▶ _DOCUMENT EXTRACT_
# SRA wheels on a IRS brute



## mmelton005 (Oct 12, 2011)

Found a pretty good deal on some wheels that came off of a SRA brute. Would they look right and work on my IRS brute? I know the bolt pattern is the same but what about the offset?


----------



## redneckrancher420 (Jul 5, 2011)

Offset will be just like an sra bike. Should be a 2+5/5+2 ofset combo. Basicly your rears will stick out alittle bit further. I believe filthy is running sras on his irs.


----------



## mmelton005 (Oct 12, 2011)

I'll try to find some pics of his brute. It's going to be hard to pass this deal up honestly.


----------



## redneckrancher420 (Jul 5, 2011)

Basicly using sra wheels gives you a free set of spacers. Alittle wider stance.


----------



## Polaris425 (Dec 16, 2004)

Actually SRA brutes have a different bolt patterns than IRS brutes. So no they will not work.


----------



## birddog76 (Mar 12, 2010)

Polaris425 said:


> Actually SRA brutes have a different bolt patterns than IRS brutes. So no they will not work.


 yea the sra brute is a 4/137 same as can am


----------



## mmelton005 (Oct 12, 2011)

Polaris425 said:


> Actually SRA brutes have a different bolt patterns than IRS brutes. So no they will not work.



you just saved me time....and more importantly MONEY :bigok:


----------



## Polaris425 (Dec 16, 2004)

No prob. 

Now on the topic, I loved my SRA rims on my IRS brute. Gave a little wider stance w/o having to use spacers. I hate spacers. 

Just make sure you get 4/110 SRA rims lol...


----------



## filthyredneck (Feb 10, 2010)

redneckrancher420 said:


> Offset will be just like an sra bike. Should be a 2+5/5+2 ofset combo. Basicly your rears will stick out alittle bit further. I believe filthy is running sras on his irs.


 Mine are standard 8" REAR IRS wheels all the way around, instead of the 6" wide fronts and 8" wide rears like most 14" wheel sets are coming out these days. I used to run SRA offsets MSA Troopers w/29.5 Laws....look in my gallery theres a handful of pics in there. 


mmelton005 said:


> I'll try to find some pics of his brute. It's going to be hard to pass this deal up honestly.


 Check out my signature for the 8" IRS rear wheels....gallery for the SRA wheels


redneckrancher420 said:


> Basicly using sra wheels gives you a free set of spacers. Alittle wider stance.


When I ran the Troopers (2+5 SRA offset) , I believe the wheels added roughly +3" to each side totalling out at 6" of gained width! I ran this combo under my 6" CATVOS lift which also added a total of +5" width over stock, which all in all put my out at 60.75" from outside to outside of the tires....I LOVED IT. I felt extremely stable in off camber conditions and in the deep water where my brute spends the majority of its time at.


----------



## redneckrancher420 (Jul 5, 2011)

Polaris425 said:


> Actually SRA brutes have a different bolt patterns than IRS brutes. So no they will not work.


Hmmm. Didnt know that. U should shop for honda sra rims then


----------



## Polaris425 (Dec 16, 2004)

redneckrancher420 said:


> Hmmm. Didnt know that. U should shop for honda sra rims then


Or Yamaha. Or Just, wide offset 4/110 rims...


----------



## mmelton005 (Oct 12, 2011)

the douglas wheels were back ordered. Went with a raceline wheel. Pics are coming!!


----------

Data records
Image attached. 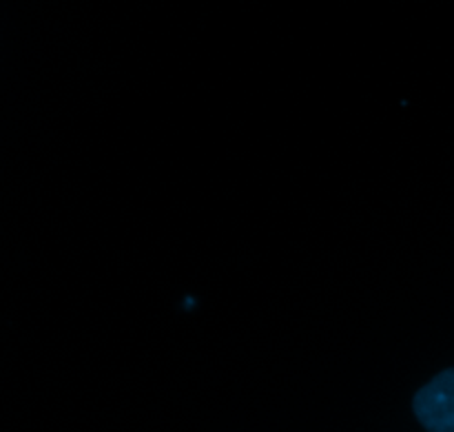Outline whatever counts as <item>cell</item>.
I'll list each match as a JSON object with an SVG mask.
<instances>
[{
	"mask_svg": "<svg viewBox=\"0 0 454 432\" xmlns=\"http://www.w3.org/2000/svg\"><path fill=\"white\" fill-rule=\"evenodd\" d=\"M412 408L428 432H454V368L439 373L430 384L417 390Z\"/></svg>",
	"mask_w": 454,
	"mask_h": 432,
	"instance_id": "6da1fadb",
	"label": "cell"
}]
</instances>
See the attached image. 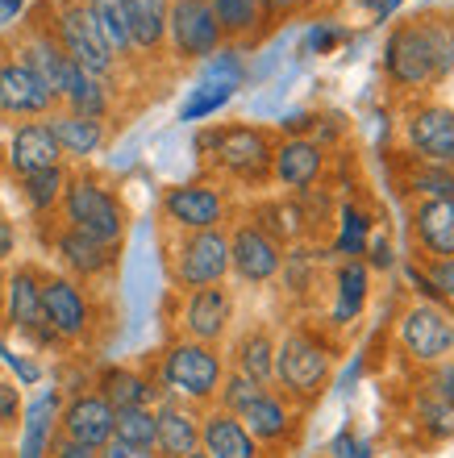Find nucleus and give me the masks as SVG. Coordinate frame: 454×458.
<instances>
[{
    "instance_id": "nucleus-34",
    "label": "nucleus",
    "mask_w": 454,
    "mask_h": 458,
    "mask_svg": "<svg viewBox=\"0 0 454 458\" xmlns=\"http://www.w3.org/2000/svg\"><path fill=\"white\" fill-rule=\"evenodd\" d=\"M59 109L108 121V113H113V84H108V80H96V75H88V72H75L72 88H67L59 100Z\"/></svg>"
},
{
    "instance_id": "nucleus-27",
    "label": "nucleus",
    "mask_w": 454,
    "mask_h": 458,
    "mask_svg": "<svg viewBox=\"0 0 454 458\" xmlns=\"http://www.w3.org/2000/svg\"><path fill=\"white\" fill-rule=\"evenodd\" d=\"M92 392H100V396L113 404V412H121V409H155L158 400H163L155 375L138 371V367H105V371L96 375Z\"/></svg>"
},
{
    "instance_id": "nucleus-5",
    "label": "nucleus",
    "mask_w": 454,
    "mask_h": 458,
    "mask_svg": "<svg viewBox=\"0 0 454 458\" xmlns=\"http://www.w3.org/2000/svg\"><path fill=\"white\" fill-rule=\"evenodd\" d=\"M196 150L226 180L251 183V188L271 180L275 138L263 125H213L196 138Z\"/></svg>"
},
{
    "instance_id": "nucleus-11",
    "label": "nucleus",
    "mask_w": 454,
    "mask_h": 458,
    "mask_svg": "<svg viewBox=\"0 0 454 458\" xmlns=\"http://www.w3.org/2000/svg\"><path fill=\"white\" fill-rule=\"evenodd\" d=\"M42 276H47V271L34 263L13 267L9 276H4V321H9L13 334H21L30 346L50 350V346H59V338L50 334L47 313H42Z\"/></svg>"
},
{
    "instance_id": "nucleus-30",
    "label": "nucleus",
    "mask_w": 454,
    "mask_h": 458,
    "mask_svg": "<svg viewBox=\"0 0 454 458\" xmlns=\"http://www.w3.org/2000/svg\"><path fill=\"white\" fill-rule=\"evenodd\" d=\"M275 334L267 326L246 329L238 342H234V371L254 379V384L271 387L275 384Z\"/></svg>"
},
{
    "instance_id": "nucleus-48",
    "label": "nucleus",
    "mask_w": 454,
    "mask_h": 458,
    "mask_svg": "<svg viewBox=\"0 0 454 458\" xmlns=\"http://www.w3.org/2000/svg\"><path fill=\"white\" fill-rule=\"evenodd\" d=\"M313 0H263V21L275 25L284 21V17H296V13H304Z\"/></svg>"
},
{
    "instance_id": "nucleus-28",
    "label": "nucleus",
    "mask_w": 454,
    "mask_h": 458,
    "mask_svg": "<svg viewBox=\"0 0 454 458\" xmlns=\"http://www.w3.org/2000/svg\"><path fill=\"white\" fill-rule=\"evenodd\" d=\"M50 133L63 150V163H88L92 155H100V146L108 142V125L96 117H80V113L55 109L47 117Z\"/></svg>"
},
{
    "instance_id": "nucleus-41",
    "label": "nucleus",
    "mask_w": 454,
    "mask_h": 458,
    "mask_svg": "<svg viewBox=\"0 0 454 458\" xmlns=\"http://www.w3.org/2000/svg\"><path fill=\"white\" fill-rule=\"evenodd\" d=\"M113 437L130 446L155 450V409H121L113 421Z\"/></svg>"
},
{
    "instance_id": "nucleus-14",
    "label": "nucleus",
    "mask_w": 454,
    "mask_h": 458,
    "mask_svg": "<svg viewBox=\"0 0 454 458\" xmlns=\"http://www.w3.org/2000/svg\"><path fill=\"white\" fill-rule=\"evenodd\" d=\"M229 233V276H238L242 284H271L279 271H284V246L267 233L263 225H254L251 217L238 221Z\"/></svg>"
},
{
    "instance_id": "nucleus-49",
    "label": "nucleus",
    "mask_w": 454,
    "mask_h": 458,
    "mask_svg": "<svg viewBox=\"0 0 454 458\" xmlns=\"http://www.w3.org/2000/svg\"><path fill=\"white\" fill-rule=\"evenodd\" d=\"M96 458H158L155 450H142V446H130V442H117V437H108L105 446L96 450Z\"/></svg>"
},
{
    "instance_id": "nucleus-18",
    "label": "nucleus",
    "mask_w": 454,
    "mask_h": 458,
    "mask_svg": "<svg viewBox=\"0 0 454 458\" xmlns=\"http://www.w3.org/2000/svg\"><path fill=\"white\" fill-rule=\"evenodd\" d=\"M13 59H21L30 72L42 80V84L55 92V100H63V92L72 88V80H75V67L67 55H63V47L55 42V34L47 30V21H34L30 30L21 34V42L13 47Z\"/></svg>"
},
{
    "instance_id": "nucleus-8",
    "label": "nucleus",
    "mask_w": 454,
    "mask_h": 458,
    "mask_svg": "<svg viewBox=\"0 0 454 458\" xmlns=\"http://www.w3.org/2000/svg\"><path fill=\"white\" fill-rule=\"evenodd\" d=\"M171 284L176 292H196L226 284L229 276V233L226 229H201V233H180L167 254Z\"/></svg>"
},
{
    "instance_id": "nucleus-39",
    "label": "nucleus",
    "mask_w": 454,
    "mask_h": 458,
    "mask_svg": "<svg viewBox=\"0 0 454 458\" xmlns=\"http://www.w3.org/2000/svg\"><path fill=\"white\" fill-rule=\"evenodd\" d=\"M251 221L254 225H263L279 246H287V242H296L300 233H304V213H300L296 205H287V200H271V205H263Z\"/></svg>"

▶ _REQUIRED WORK_
Rewrite the stretch of the forum thread about SRA wheels from "Check out my" through "its time at.", changing "stable" to "steady".

▶ _RESULT FOR THIS TASK_
Check out my signature for the 8" IRS rear wheels....gallery for the SRA wheels


redneckrancher420 said:


> Basicly using sra wheels gives you a free set of spacers. Alittle wider stance.


When I ran the Troopers (2+5 SRA offset) , I believe the wheels added roughly +3" to each side totalling out at 6" of gained width! I ran this combo under my 6" CATVOS lift which also added a total of +5" width over stock, which all in all put my out at 60.75" from outside to outside of the tires....I LOVED IT. I felt extremely steady in off camber conditions and in the deep water where my brute spends the majority of its time at.